:: Work to complete ::
In the post on diabetes and heart disease risk, what coronary artery calcium score does the meta-analysis identify as useful for separating truly high-risk patients from moderate-risk ones?

:: Document segment ::
Posted Apr 05 2013 3:00am

Multiple studies of Type 2 diabetics currently free of heart disease have demonstrated a risk for future cardiac events equivalent to those non-diabetics who've already had an initial event.  That's why diabetes is considered a coronary heart disease equivalent, similar to symptomatic carotid stenosis, abdominal aortic aneurysm, and peripheral arterial/vascular disease.  If any of these 4 conditions is noted, we're to assume the patient is at high risk (>20%) for a heart attack in the next 10 years and aim their LDL cholesterol towards a goal of <100md/dL or optional goal of <70mg/dL.

But as with the direction of healthcare these days, we're making every attempt to individualize rather than generalize.  In other words, aren't their some diabetics w/greater heart disease risk than others?  And if so, how do we differentiate one from the other?  After all, the Framingham risk calculator, Reynolds Risk score, and QRISK2 lump them all together.

With that thought in mind, a meta-analysis of 8 prospective studies was published last month in the British Medical Journal in which the authors concluded that coronary artery calcium score ≥10 is useful in separating the truly high risk from the merely moderate risk.  The authors arrived at their conclusion by following 6,521 participants w/T2DM for 5+yrs.  Compared to those w/CAC <10, those w/greater scores had five-fold greater relative risk of all-cause mortality & cardiovascular events.  So while I am not a great fan of excess radiation exposure, it would appear that imaging might aid in determining who should truly aim for the optional goal LDL of <70mg/dL.

:: Record set ::
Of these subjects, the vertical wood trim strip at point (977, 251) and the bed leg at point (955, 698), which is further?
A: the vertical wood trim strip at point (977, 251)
==
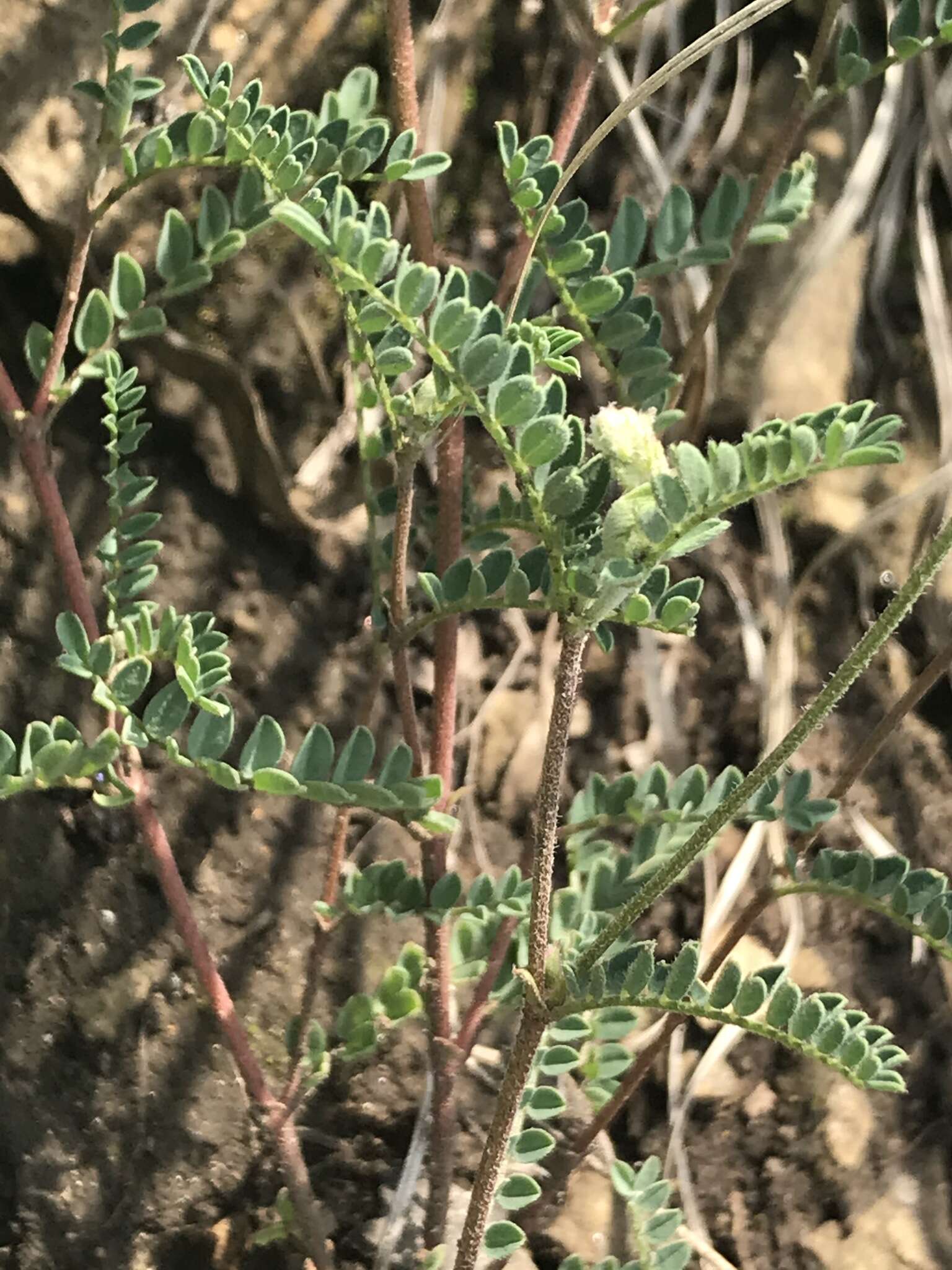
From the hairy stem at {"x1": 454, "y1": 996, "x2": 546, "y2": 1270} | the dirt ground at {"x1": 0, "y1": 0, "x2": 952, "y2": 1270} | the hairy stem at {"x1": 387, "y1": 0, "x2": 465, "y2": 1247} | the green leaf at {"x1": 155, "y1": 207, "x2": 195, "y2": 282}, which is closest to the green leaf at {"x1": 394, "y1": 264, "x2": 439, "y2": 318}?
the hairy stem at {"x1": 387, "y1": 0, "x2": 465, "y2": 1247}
* * *
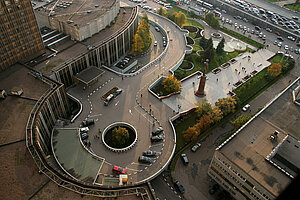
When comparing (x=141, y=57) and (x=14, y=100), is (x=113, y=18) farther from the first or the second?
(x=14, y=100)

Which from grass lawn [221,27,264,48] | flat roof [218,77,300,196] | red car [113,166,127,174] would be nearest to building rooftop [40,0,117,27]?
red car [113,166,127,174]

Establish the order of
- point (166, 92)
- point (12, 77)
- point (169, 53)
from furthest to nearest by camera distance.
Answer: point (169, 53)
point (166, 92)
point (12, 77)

:: Task result ::
A coronary artery calcium score of 10 or greater (≥10).